>> Begin Data shown

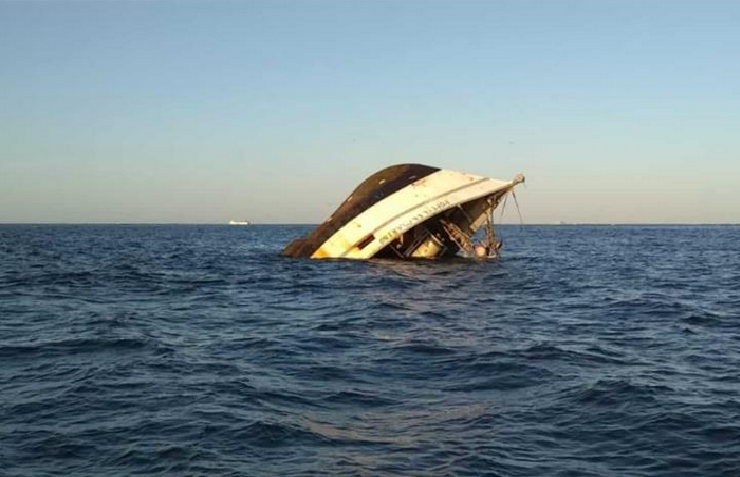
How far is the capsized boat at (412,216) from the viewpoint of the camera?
3697 cm

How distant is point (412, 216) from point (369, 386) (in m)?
25.2

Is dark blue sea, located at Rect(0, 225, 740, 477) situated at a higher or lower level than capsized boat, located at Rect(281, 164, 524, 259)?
lower

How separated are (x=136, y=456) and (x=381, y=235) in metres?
29.3

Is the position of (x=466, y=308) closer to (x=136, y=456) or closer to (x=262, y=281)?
(x=262, y=281)

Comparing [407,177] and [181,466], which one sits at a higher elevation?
[407,177]

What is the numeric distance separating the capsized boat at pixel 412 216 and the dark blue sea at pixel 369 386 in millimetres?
13278

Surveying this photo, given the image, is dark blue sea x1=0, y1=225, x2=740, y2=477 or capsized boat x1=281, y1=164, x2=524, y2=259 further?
capsized boat x1=281, y1=164, x2=524, y2=259

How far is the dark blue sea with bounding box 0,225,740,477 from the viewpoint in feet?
26.5

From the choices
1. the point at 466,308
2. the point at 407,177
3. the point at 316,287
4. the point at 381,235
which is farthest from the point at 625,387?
the point at 407,177

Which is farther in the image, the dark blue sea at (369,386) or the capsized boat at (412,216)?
the capsized boat at (412,216)

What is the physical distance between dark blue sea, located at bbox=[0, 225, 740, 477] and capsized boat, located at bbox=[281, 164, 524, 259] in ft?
43.6

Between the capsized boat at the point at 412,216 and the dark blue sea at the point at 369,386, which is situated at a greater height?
the capsized boat at the point at 412,216

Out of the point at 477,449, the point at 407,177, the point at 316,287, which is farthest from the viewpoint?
the point at 407,177

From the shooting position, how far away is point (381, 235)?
121 feet
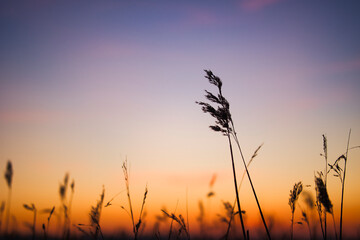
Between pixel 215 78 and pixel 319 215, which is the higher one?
pixel 215 78

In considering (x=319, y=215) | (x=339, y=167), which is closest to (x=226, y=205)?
(x=319, y=215)

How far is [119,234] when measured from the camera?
5133 mm

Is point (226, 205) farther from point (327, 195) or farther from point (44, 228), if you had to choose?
point (44, 228)

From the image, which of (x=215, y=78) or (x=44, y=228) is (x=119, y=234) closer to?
(x=44, y=228)

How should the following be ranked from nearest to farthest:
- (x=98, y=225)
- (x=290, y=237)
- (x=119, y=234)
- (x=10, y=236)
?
1. (x=98, y=225)
2. (x=290, y=237)
3. (x=10, y=236)
4. (x=119, y=234)

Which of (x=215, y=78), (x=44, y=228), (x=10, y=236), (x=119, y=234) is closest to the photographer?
(x=44, y=228)

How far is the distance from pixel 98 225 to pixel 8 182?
2946 millimetres

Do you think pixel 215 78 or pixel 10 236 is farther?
pixel 10 236

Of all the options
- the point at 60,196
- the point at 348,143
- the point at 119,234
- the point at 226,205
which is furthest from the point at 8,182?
the point at 348,143

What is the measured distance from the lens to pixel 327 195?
3.85 meters

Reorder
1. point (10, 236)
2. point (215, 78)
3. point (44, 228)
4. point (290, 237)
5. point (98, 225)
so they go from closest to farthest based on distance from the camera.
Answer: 1. point (44, 228)
2. point (98, 225)
3. point (215, 78)
4. point (290, 237)
5. point (10, 236)

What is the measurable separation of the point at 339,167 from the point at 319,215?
71 centimetres

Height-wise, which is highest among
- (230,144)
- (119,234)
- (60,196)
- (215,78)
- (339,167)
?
(215,78)

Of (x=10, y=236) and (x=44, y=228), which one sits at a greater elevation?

>> End Data shown

■ Task brief
Write out the part of the records that opens with the line containing "What is the measured" and closes with the line containing "3.85 meters", both lines included, reproducing each line unchanged.

■ Result of the exercise
What is the measured distance from the lens to pixel 327 195?
3.85 meters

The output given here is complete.